Wales’ experience with wasps is a reminder that just like our homes, these cute little buildings don’t take care of themselves. They need periodic refinishing to stay weatherproof, they sometimes need repairs, and posts start to lean.

When I stopped by the little library of Cary Brown and John Odum on St. Paul Street, Brown was having lunch at their picnic table and reading one of my favorite authors — Louise Penny. I knew that I was hoping for a lot, but in stops at 14 little libraries in and near Montpelier, I didn’t find a single Louise Penny novel. Brown said that when she finished the book, it would go into her little library. Don’t bother going to look for it: I’ll be checking regularly and it will be gone before you read this.

Brown’s little library was an indoor cabinet that was built by a neighbor’s father. When the neighbor moved, she gave it to Brown and Odum. They painted it, added a roof, and put it on a post. Brown said that the little library is a “nice way for neighbors to interact and share their love of books with each other.”

Joe Yoder with his little library on North Franklin in Montpelier. Photos by Tom McKone.

For families with little kids, the little library of Laura Schlivek and Joe Yoder on North Franklin Street is a one-stop wonder. Not only do they have a one-of-a-kind library that Joe designed and built, they have a large African spurred tortoise and Joe’s Beach. Joe’s Beach is a sandy patch left after a heavy rain years ago; Joe added some action figures and kids coming by to play added more. The library has a stone stoop, a hook for dog leashes (so browsers have two hands to look at books), and a coffee cup shelf. Schlivek said that she sometimes swaps books with other little libraries — cross pollination she calls it — and Yoder said they usually have some books in Spanish. 

On Colonial Drive, Don Chandler, Alison Lamagna, and their daughters, Violet and Maya, have an adorable little library on which the girls and their mom painted Vermont’s seasons — one on each side. Lamagna said that back in 2018, Rosie’s Girls, a project of Vermont Works for Women, built and donated dozens of little libraries, and theirs is one of them. The family puts both books and dog treats in the library, and their neighbors refill it with the same. Lamagna said that little libraries make people feel like they belong to the community.  “I think they’re awesome and every neighborhood should have one.”

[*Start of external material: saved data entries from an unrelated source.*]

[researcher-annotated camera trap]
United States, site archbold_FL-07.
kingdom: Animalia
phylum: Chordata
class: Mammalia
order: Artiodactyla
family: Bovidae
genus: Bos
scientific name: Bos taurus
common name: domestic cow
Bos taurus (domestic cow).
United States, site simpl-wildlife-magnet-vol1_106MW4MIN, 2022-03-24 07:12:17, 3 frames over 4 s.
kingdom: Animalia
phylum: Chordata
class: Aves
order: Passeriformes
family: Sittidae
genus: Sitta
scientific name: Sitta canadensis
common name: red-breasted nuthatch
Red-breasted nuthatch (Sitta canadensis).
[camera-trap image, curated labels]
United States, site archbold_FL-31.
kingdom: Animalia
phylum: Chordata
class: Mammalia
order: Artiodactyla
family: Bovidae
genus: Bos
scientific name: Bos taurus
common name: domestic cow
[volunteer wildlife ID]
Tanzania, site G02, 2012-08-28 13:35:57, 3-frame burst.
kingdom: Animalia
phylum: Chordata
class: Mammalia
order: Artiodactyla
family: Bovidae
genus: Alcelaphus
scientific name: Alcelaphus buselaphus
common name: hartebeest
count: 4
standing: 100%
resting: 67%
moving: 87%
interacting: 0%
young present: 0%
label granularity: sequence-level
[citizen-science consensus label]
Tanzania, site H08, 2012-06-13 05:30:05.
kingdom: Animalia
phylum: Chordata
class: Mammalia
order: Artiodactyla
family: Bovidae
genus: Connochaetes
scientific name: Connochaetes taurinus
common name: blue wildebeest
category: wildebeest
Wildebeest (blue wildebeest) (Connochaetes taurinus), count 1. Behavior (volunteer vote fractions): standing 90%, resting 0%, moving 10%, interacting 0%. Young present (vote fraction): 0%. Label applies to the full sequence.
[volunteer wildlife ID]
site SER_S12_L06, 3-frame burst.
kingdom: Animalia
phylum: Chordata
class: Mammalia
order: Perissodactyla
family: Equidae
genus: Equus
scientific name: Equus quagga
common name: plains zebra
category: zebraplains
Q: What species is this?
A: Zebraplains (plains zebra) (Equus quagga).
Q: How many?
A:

Saving one of the very best for last, we head over to the corner of Guernsey Avenue and Tremont Street. Several years ago, for her 70th birthday, artist Delia Robinson’s daughter gave her a custom-built little library made by Plainfield carpenter David Scheckman. Scheckman delivered the library to Robinson’s house and brought it inside. After Robinson painted beautiful scenes on the library, he came back to install it. It is an attraction that draws people from the neighborhood and beyond.

While the personality of little libraries shows their differences, books and community are what unite them. “What we love most about it,” said Paul Markowitz, “is building a sense of community.” It was a message I heard over and over.